Каталка с больной громыхает по коридору и скрывается в дальней палате. Всё стихает. Плетусь в ординаторскую. Сотни коллег ходили этим коридором, ходили одним и тем же путём, что и я: операционная, перевязочная, палата и снова операционная. Иногда прозекторская. Среди мук и грязи – спутниц всякой болезни – нет-нет, да возникает у некоторых фантазия населить эту «долину невзгод и страданий» выдуманной жизнью, выдуманными персонажами. Хороший способ справиться с «выгоранием» – шагнуть из осточертевшей реальности в другую. Иногда совершается чудо, и фантазия материализуется. Исчезают ночные коридоры, палаты с приглушённым светом ночника, пустые кабинеты. Их места заполняют тени. Тени людей, никогда не существовавших. Их зыбкие фигуры, живущие только в твоём воображении, обретают плоть, чувства и мысли. Вспыхивают в темноте отблески придуманных событий. Вспыхивают и будоражат воображение, и от этой выдумки сердце болит на разрыв, льются подлинные слёзы, и любовь, как и страдание, тоже настоящая, а смерть непременно безжалостна и непременно с дымящейся и пузырящейся кровью. Вхожу в пустую ординаторскую.
Полночь – граница меж двух времён, между привычным и неведомым. Овальное зеркало у двери, словно полынья на замёрзшем озере, – в тёмной маслянистой воде мерцает звёздное небо. Вглядываюсь в зыбкую потусторонность. Фантом – «по ту сторону жизни» – завораживает, манит, тянет к себе. Там – другой век, давно ушедшая в небытие жизнь. Отступить бы, испугаться, отшатнуться от зеркала! Поздно. Свершилось!
За окном мелькнул и пропал белый силуэт старухи. Фельдъегерь промчался мимо на почтовых, и позёмка белым облаком взлетела ему во след. Исчезающий в ночи колокольчик отзвенел: «Промедлить – честь потерять!» – и затих. За преградой стекла вижу коридор, ряд высоких окон. За ними – заметённый снегом больничный двор, коновязь и лошадь. На морде её серебрится иней, из ноздрей струится пар. В тиши звенит морозный воздух, под чьим-то сапогом похрустывает снег. Спешу по коридору. Я в шубе. Вдруг откуда-то сбоку слышу:
– Заждались вас, Евгений Сергеевич. Я обернулся на голос:
– Вы мне?
Передо мной сестра милосердия. Именно, именно! Милосердия! Аккуратное, серое, закрытое платье под горло, белоснежный фартук, на голове косынка с вышитым красным крестом. Миловидное усталое лицо.
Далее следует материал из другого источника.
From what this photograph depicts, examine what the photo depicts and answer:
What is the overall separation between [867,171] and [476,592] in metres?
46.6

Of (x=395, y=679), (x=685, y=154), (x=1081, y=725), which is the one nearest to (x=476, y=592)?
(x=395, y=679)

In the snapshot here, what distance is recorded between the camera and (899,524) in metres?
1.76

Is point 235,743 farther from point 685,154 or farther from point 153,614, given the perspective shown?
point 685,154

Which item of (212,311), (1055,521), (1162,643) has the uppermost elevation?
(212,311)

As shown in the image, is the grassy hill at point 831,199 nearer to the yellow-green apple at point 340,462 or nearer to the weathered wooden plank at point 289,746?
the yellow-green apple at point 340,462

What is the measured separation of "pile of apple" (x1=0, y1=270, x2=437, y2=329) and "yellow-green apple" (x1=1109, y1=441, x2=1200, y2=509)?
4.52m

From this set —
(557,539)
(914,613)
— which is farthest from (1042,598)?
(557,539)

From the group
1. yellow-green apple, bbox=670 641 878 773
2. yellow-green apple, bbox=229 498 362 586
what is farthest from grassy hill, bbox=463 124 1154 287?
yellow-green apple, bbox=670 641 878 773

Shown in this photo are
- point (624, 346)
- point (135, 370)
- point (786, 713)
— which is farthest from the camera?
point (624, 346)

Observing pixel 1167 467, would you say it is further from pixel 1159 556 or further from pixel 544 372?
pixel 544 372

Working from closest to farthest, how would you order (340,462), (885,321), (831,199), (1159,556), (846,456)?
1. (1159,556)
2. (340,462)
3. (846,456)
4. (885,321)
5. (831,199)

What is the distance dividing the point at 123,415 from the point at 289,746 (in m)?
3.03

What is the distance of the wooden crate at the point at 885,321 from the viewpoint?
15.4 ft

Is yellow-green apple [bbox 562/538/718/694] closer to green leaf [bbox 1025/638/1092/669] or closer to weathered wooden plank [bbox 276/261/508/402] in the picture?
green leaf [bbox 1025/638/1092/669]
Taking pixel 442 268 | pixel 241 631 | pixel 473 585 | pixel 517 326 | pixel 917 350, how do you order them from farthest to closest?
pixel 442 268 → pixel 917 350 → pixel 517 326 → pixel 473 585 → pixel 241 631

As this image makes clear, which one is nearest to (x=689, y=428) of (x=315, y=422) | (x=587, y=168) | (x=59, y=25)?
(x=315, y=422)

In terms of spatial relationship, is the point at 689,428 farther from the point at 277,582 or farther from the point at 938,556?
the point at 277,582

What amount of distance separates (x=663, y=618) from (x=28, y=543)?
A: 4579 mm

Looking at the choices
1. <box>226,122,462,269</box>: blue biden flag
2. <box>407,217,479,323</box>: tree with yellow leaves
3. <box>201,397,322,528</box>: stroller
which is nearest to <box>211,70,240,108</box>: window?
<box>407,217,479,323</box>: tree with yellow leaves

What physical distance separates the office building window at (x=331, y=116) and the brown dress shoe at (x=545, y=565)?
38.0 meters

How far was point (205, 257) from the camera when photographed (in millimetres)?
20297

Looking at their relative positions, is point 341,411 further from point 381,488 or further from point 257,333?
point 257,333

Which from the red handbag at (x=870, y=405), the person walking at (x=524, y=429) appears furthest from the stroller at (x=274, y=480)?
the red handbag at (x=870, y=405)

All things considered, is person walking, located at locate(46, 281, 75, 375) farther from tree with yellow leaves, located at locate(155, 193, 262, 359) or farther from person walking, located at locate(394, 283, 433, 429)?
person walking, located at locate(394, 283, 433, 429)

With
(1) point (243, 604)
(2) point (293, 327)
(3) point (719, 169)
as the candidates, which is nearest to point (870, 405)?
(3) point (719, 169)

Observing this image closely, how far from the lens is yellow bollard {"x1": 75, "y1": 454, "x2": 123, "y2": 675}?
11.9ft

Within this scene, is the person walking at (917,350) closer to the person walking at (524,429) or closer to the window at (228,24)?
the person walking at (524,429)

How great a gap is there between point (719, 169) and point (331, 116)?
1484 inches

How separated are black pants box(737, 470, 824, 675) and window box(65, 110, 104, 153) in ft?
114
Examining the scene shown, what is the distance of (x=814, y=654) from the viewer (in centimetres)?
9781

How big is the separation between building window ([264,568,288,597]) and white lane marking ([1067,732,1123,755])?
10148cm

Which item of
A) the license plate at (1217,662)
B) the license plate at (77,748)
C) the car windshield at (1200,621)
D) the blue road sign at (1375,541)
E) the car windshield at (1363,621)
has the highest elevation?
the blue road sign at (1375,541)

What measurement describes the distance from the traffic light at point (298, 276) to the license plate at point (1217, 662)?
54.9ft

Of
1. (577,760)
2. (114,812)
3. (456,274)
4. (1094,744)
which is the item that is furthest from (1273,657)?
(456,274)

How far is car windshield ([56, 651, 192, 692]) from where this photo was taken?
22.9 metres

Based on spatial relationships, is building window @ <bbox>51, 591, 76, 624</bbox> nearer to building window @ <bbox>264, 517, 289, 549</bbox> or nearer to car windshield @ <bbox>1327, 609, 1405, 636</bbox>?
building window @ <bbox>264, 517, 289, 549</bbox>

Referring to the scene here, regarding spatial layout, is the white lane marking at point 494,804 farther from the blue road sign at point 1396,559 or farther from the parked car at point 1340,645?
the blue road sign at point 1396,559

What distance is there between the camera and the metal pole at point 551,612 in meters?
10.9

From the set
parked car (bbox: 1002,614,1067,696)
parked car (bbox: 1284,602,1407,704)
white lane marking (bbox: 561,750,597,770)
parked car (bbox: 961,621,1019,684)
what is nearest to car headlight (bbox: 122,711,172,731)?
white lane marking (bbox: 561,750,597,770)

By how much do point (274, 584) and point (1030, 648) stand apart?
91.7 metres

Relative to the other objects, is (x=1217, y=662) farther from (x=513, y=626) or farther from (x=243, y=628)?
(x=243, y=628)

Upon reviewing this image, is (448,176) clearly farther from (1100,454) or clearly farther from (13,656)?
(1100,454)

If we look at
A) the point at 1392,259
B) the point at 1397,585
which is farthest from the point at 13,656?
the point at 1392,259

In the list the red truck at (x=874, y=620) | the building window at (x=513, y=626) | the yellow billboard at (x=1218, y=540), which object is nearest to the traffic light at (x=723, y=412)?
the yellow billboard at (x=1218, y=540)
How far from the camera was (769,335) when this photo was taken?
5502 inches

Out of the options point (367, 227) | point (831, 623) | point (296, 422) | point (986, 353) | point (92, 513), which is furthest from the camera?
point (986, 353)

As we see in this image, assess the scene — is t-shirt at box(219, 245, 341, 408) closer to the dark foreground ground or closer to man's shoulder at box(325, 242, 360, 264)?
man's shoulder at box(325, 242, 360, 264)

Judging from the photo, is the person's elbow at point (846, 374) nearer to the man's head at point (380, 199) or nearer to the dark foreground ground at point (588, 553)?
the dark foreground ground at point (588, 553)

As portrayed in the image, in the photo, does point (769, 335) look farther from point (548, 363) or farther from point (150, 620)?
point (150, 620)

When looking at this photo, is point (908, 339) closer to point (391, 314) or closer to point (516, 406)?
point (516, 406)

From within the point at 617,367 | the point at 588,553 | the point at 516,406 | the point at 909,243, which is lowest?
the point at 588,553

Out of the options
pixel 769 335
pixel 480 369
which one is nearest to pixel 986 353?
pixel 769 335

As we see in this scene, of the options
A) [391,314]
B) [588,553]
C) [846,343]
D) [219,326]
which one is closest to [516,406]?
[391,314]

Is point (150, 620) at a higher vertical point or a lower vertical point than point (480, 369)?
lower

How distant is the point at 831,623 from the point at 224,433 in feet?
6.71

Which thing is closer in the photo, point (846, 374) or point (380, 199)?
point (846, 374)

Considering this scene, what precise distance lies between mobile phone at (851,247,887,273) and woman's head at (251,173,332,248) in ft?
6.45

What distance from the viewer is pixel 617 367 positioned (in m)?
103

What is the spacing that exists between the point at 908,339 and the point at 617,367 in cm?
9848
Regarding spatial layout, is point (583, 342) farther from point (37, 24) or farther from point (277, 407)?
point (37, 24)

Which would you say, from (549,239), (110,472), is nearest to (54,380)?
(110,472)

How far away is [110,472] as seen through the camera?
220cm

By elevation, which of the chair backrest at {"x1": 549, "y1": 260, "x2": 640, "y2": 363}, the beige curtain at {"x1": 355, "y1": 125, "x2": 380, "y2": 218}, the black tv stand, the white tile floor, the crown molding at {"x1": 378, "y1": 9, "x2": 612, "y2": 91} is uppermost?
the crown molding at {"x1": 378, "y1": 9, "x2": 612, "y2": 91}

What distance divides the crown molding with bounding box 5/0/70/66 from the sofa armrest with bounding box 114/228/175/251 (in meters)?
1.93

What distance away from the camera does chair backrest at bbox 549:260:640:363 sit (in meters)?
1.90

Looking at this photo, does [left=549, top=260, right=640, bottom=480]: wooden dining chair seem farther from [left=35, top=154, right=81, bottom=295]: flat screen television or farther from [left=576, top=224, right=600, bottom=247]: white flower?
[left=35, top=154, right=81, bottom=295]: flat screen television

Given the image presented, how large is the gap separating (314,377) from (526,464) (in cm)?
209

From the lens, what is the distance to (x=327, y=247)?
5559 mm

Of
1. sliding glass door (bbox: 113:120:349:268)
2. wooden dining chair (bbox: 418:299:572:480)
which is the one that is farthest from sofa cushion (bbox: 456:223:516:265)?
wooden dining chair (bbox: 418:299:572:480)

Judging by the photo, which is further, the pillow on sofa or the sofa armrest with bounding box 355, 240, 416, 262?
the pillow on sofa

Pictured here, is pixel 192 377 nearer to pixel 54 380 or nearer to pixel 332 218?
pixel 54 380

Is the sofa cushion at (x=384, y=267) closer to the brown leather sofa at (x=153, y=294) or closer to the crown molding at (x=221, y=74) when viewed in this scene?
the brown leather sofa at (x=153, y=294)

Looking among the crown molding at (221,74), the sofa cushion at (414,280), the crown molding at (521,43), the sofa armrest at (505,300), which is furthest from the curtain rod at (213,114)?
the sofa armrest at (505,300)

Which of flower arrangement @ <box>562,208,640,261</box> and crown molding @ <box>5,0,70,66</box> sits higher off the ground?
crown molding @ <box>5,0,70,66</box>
– Вы, видно, ночь не спали, сестрица? – спрашиваю.
– Не важно, Евгений Сергеевич. Поспешите, в операционной вас заждались.
– Меня? – переспрашиваю.
– Как? – не понимает сестрица, – вы ведь Дорн?
– Дорн, – киваю. – Доктор Дорн.
– Михаил Львович торопит: большая кровопотеря. Состояние критическое.
Мгновенно, словно снежный буран, обрушивается на меня вихрь воспоминаний: мохнатая лошадёнка неспешной рысцой семенит по зимнику. Скрип полозьев по укатанной дороге, тряская рысца, полусонный ямщик. Вокруг, куда ни глянь, заснеженная даль. Я волнуюсь и тороплю возницу.